For the record. I know this is going to sound absolutely crazy, but athletes are humans, and not properties of the team they work for.
— Dexter Fowler (@DexterFowler) February 19, 2017
Now here we are, less than two weeks wondering why baseball players might be a little hesitant to speak out about issues they believe in?
While liberal activism in baseball is fairly rare, we’ve seen numerous baseball players express conservative political opinions. Jonathan Papelbon has accused Barack Obama of trying “to take away our guns.” Luke Scott shared his thoughts on everything from illegal immigration to abortion to the Affordable Care Act. Jake Arrieta suggested “Hollywood” leave the country following Trump’s election. The examples go on. Those players likely faced some online backlash as well, but it’s unlikely that, given the conservative culture of baseball, the response was so brutal or personal.

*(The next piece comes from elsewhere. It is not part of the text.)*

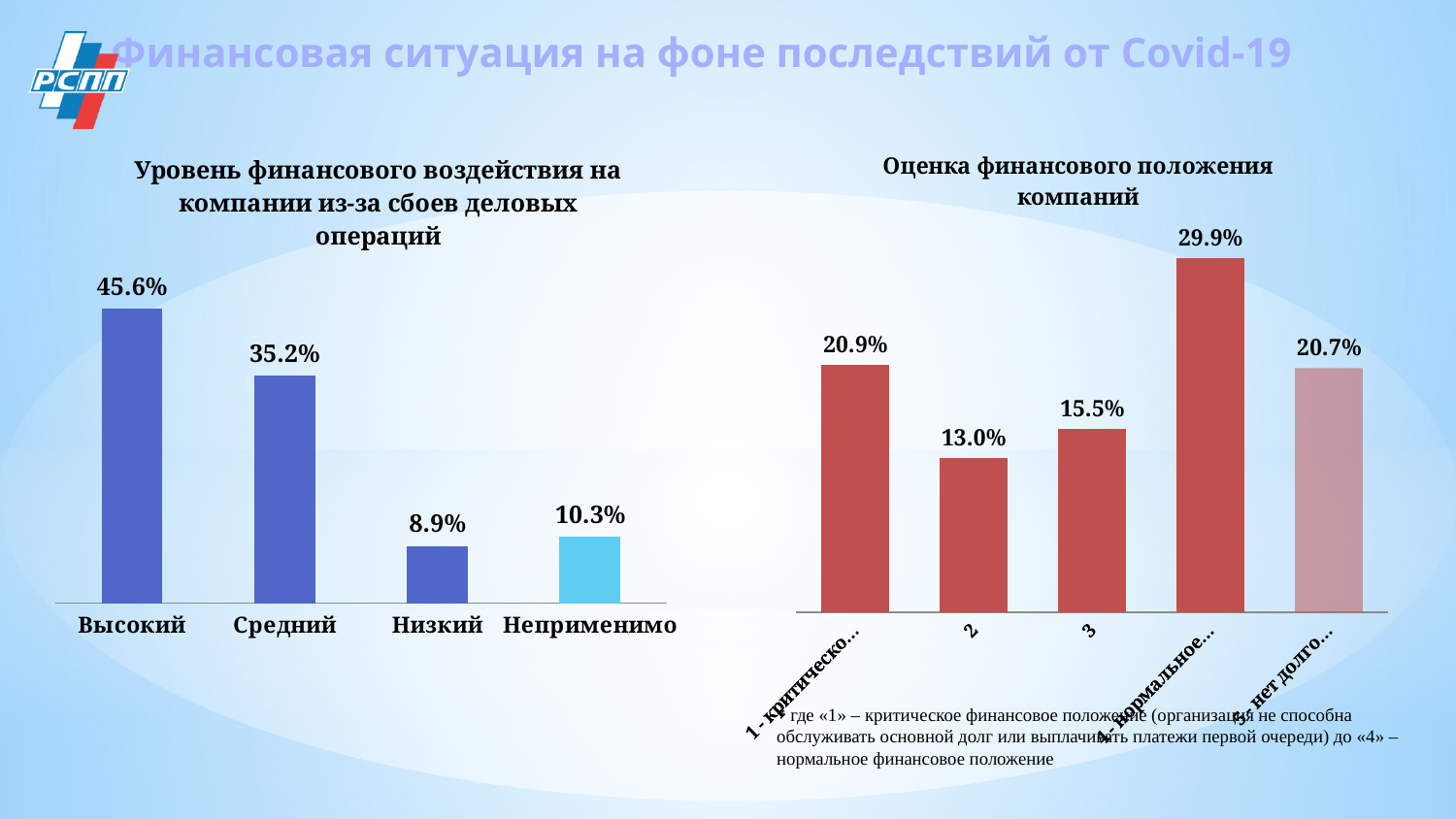
How many categories are shown in the left chart (Уровень финансового воздействия)? 4 In the right chart (Оценка финансового положения компаний), what is the highest value shown? 29.9% In the right chart (Оценка финансового положения компаний), what is the value for category 3? 15.5% In the right chart (Оценка финансового положения компаний), what is the difference between category 3 and category 2? 2.5% In the left chart (Уровень финансового воздействия), which category has the lowest value? Низкий In the right chart (Оценка финансового положения компаний), what is the value for category 2? 13.0% In the left chart (Уровень финансового воздействия), what is the value for Неприменимо? 10.3% In the left chart (Уровень финансового воздействия на компании из-за сбоев деловых операций), what is the value for Высокий? 45.6% In the left chart (Уровень финансового воздействия), which is larger: Низкий or Неприменимо? Неприменимо What type of chart is the right chart (Оценка финансового положения компаний)? Bar chart In the left chart (Уровень финансового воздействия), what is the difference between Высокий and Средний? 10.4% In the left chart (Уровень финансового воздействия), what is the value for Средний? 35.2%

Besides, those players were able to retreat to their clubhouses, which are usually safe spaces for conservatives. We see the same effect in the other direction in basketball and football, where left-leaning, anti-Trump players might face vitriol from angry Facebook commenters but at least have the cover of their teammates and (often) coaches. When LeBron James speaks out about police brutality, he knows much of his league is behind him. Same, to some extent, for Papelbon and guns. When Fowler or Sean Doolittle objects to Trump’s travel ban, he has to worry about the reaction of his coaches and teammates, in addition to many of his fans.
The fact that, anecdotally at least, a majority of MLB players are conservative also emboldens fans to lash out against the outliers. Some fans on Facebook suggested Fowler go back to his former team and leave St. Louis alone. It’s hard to imagine many similar sentiments from fans of other sports. If you banished any black basketball or football player who expressed, even gently, sympathy for victims of police shootings or citizens of Muslim countries, you wouldn’t have a very good team.
This is what Adam Jones meant last summer when he said baseball was “a white man’s sport.” Conservative white people represent the majority in baseball, and anyone who defies that majority must brace for backlash. (It’s worth noting that conservatives in the NBA probably face a similar quandary, at least in some senses.) People of color in America inevitably worry about bucking the white majority for fear of alienating the people they work with or work for, and that’s presumably no different in America’s pastime. In that way, Major League Baseball clubhouses are just like many workplaces: It’s easiest, especially if you’re a person of color, to just keep your mouth shut.
Take this quote from Stark’s piece, offered up by Rays pitcher Chris Archer:
“You put yourself at a lot of risk, even if it’s just being attacked verbally, just for expressing your opinions and your viewpoints,”Archer says. “It’s just stress you can avoid. And it’s a crazy world. You hear about things happening to people based off their views, whether it’s political or religious. You hear about things happening to people in America regularly. So I think it’s best for most [players] just to keep it to themselves.”
Archer, a highly thoughtful player, likely has plenty of opinions about social and political issues. But when he stands in front of a microphone, he knows better than to share them. And it’s hard to blame him.
The point here isn’t to fault Major League Baseball for silencing its liberal players—in fact, commissioner Rob Manfred is quoted in Stark’s piece encouraging players to speak out. But when we wonder why baseball players don’t opine more on current events, we should keep in mind what happened when Dexter Fowler tried to.